--- BEGIN Supplied information ---

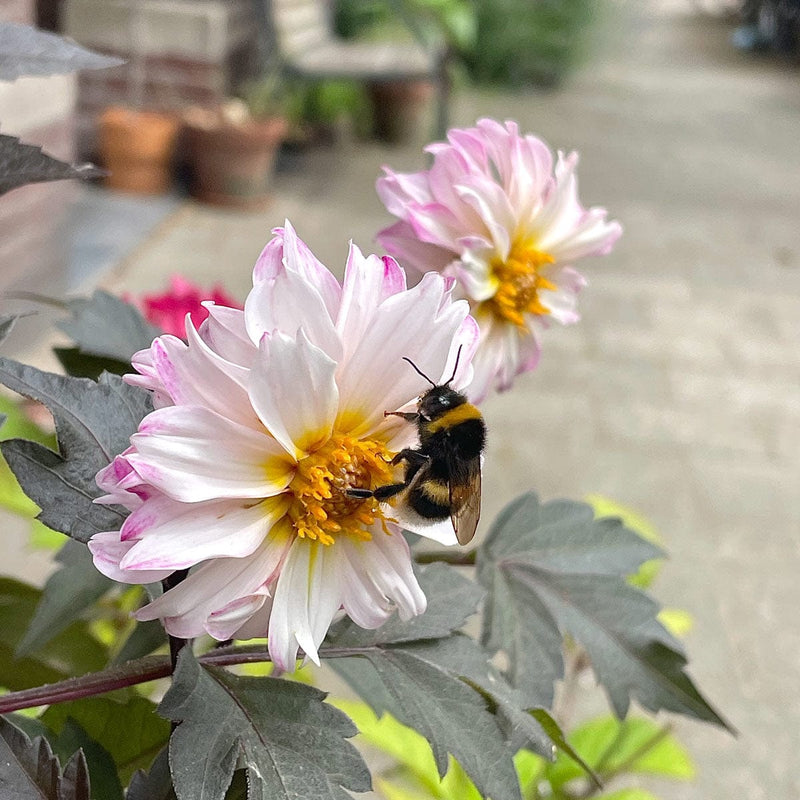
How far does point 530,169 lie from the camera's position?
2.02 feet

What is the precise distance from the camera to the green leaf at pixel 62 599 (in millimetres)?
591

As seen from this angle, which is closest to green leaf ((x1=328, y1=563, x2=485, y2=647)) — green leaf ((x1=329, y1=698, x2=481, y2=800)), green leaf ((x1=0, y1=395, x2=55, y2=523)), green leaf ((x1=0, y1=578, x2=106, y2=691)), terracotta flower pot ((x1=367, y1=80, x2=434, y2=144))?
green leaf ((x1=0, y1=578, x2=106, y2=691))

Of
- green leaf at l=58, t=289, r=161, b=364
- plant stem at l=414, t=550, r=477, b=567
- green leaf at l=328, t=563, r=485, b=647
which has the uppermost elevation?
green leaf at l=58, t=289, r=161, b=364

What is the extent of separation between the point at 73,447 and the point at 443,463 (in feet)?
0.53

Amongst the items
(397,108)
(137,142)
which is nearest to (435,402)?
(137,142)

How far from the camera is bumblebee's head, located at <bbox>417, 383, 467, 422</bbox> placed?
44cm

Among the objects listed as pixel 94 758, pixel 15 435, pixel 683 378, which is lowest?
pixel 683 378

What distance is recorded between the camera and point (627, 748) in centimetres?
108

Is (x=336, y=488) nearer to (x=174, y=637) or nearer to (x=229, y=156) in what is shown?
(x=174, y=637)

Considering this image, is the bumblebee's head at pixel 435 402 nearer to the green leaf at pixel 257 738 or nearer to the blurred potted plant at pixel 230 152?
the green leaf at pixel 257 738

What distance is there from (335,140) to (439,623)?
4.86m

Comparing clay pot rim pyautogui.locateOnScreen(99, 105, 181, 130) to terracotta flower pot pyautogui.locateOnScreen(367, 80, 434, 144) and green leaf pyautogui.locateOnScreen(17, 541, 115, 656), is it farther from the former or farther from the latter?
green leaf pyautogui.locateOnScreen(17, 541, 115, 656)

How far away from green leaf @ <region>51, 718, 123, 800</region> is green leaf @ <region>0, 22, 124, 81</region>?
0.30m

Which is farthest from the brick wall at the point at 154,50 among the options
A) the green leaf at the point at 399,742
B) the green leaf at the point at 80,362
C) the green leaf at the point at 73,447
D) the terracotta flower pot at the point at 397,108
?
the green leaf at the point at 73,447
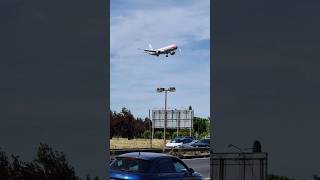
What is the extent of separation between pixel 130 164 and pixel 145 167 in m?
0.35

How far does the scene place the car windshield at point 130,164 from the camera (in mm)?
12367

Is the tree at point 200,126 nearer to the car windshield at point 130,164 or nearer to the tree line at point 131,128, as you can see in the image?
the tree line at point 131,128
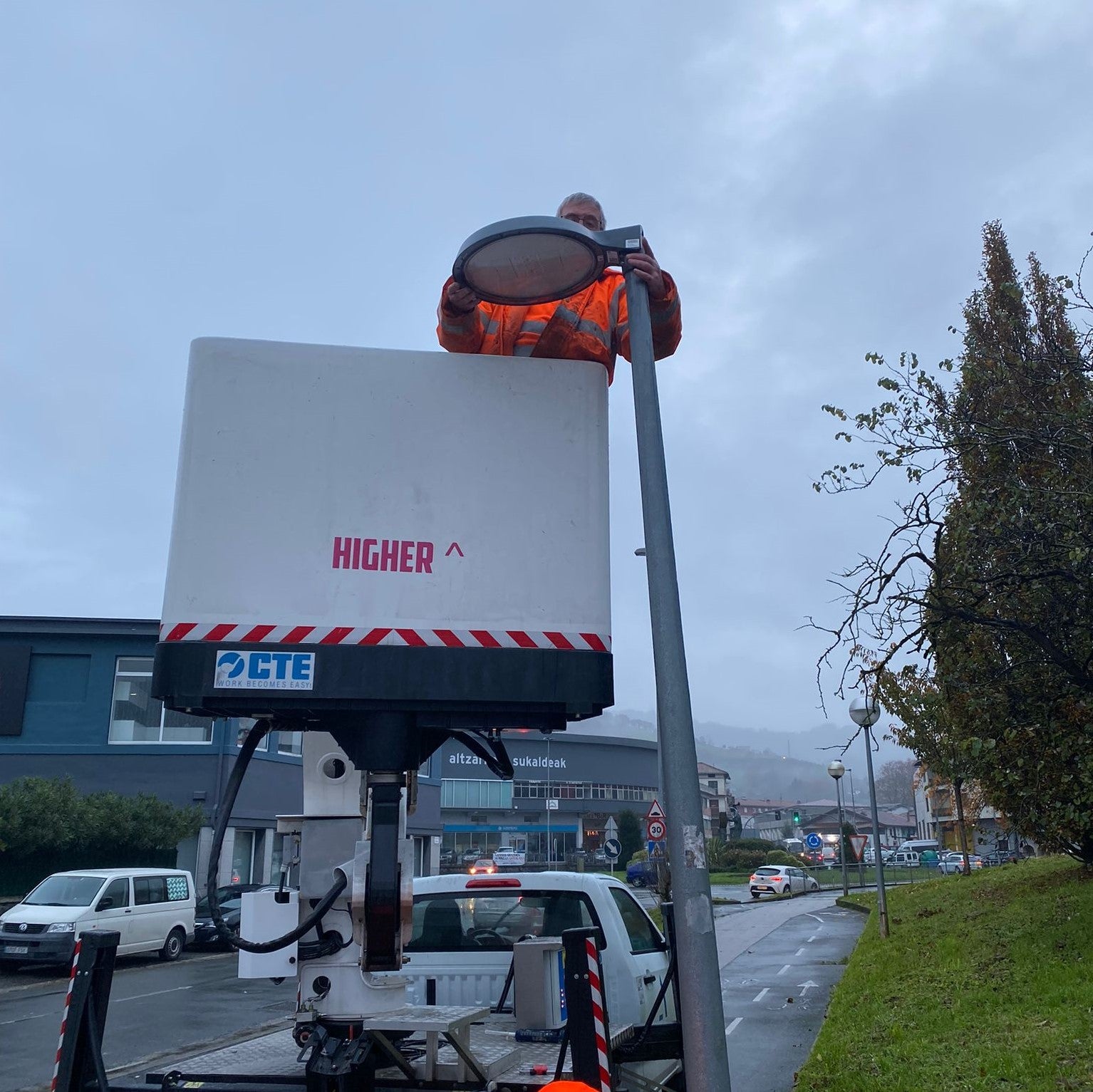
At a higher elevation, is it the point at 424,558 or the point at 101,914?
the point at 424,558

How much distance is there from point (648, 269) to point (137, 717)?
95.2ft

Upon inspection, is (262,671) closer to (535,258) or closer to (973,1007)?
(535,258)

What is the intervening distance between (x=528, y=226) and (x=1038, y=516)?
628 cm

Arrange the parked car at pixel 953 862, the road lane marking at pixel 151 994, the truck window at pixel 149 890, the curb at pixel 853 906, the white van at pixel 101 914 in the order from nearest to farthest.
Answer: the road lane marking at pixel 151 994, the white van at pixel 101 914, the truck window at pixel 149 890, the curb at pixel 853 906, the parked car at pixel 953 862

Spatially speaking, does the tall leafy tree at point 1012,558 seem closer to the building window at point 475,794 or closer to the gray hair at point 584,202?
the gray hair at point 584,202

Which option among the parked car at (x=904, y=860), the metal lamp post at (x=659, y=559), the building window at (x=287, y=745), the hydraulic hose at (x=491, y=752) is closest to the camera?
the metal lamp post at (x=659, y=559)

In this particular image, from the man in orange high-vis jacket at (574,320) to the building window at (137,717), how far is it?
89.8 feet

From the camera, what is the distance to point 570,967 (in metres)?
3.87

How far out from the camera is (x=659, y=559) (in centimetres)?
480

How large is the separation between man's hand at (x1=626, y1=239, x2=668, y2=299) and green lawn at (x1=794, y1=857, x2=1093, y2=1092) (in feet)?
17.7

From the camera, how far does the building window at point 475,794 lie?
281ft

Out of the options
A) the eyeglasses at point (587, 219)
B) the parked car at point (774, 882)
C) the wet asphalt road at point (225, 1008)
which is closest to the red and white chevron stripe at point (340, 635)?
the eyeglasses at point (587, 219)

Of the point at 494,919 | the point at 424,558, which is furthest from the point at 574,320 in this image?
the point at 494,919

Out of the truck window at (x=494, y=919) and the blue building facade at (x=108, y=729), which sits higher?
the blue building facade at (x=108, y=729)
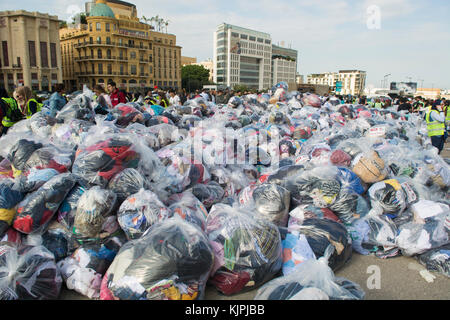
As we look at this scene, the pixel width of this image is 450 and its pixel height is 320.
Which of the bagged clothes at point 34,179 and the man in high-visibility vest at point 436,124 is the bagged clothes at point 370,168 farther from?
the man in high-visibility vest at point 436,124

--- END Supplied information ---

◆ Work to be completed
Skip every picture and transcribe the data above exactly.

◆ Exercise output
How far does point 530,169 lie from the camera's position?
2.02 feet

What is the precise distance from the camera to the green leaf at pixel 62 599 (in millimetres)?
591

As seen from this angle, which is closest to green leaf ((x1=328, y1=563, x2=485, y2=647)) — green leaf ((x1=329, y1=698, x2=481, y2=800)), green leaf ((x1=0, y1=395, x2=55, y2=523)), green leaf ((x1=0, y1=578, x2=106, y2=691)), terracotta flower pot ((x1=367, y1=80, x2=434, y2=144))?
green leaf ((x1=0, y1=578, x2=106, y2=691))

Of
- green leaf at l=58, t=289, r=161, b=364
- plant stem at l=414, t=550, r=477, b=567
- green leaf at l=328, t=563, r=485, b=647
which has the uppermost elevation?
green leaf at l=58, t=289, r=161, b=364

What is the extent of separation between the point at 73,447 and the point at 443,463 (in feet)?
0.53

Amongst the items
(397,108)
(137,142)
which is nearest to (435,402)?
(137,142)

How far from the camera is bumblebee's head, located at <bbox>417, 383, 467, 422</bbox> placed?
44cm

Among the objects listed as pixel 94 758, pixel 15 435, pixel 683 378, which is lowest?
pixel 683 378

What distance is recorded between the camera and point (627, 748) in centimetres?
108

Is (x=336, y=488) nearer to (x=174, y=637) or nearer to (x=229, y=156) in what is shown?
(x=174, y=637)

Considering this image, is the bumblebee's head at pixel 435 402 nearer to the green leaf at pixel 257 738 or nearer to the blurred potted plant at pixel 230 152?
the green leaf at pixel 257 738

What distance is there from (335,140) to (439,623)?
4.86m

Comparing clay pot rim pyautogui.locateOnScreen(99, 105, 181, 130) to terracotta flower pot pyautogui.locateOnScreen(367, 80, 434, 144) and green leaf pyautogui.locateOnScreen(17, 541, 115, 656), is it farther from the former or farther from the latter?
green leaf pyautogui.locateOnScreen(17, 541, 115, 656)

How far away from green leaf @ <region>51, 718, 123, 800</region> is green leaf @ <region>0, 22, 124, 81</region>?
0.30m

Which is farthest from the brick wall at the point at 154,50 among the options
A) the green leaf at the point at 399,742
B) the green leaf at the point at 80,362
C) the green leaf at the point at 73,447
D) the terracotta flower pot at the point at 397,108
?
the green leaf at the point at 73,447
What is the extent of separation between pixel 130 164 and pixel 145 167 in m?
0.35

How far does the scene place the car windshield at point 130,164 from the camera (in mm)?
12367

Is the tree at point 200,126 nearer to the car windshield at point 130,164 or nearer to the tree line at point 131,128, as you can see in the image?
the tree line at point 131,128
At a higher elevation, is it the point at 424,558 or the point at 101,914?
the point at 424,558

How much distance is there from point (648, 269) to point (137, 717)?
95.2ft

Upon inspection, is (262,671) closer to (535,258) or closer to (973,1007)?
(535,258)

What is the intervening distance between (x=528, y=226) and (x=1038, y=516)?
628 cm

Arrange the parked car at pixel 953 862, the road lane marking at pixel 151 994, the truck window at pixel 149 890, the curb at pixel 853 906, the white van at pixel 101 914 in the order from nearest to farthest.
Answer: the road lane marking at pixel 151 994, the white van at pixel 101 914, the truck window at pixel 149 890, the curb at pixel 853 906, the parked car at pixel 953 862

Spatially speaking, does the tall leafy tree at point 1012,558 seem closer to the building window at point 475,794 or closer to the gray hair at point 584,202?
the gray hair at point 584,202

Which option among the parked car at (x=904, y=860), the metal lamp post at (x=659, y=559), the building window at (x=287, y=745), the hydraulic hose at (x=491, y=752) is closest to the camera?
the metal lamp post at (x=659, y=559)

In this particular image, from the man in orange high-vis jacket at (574,320) to the building window at (137,717), how far is it?
89.8 feet

From the camera, what is the distance to point 570,967 (in metres)?
3.87

How far out from the camera is (x=659, y=559) (in centimetres)?
480

How large is the separation between man's hand at (x1=626, y1=239, x2=668, y2=299) and green lawn at (x1=794, y1=857, x2=1093, y2=1092) (in feet)?
17.7

From the camera, how far does the building window at point 475,794 lie?
281ft

Out of the options
A) the eyeglasses at point (587, 219)
B) the parked car at point (774, 882)
C) the wet asphalt road at point (225, 1008)
which is closest to the red and white chevron stripe at point (340, 635)?
the eyeglasses at point (587, 219)

Of the point at 494,919 | the point at 424,558, which is furthest from the point at 574,320 in this image?
the point at 494,919

Out of the truck window at (x=494, y=919) and the blue building facade at (x=108, y=729), which sits higher?
the blue building facade at (x=108, y=729)
As we look at this scene, the pixel width of this image is 450 and its pixel height is 320.
Which of the bagged clothes at point 34,179 and the man in high-visibility vest at point 436,124 is the bagged clothes at point 370,168 farther from?
the man in high-visibility vest at point 436,124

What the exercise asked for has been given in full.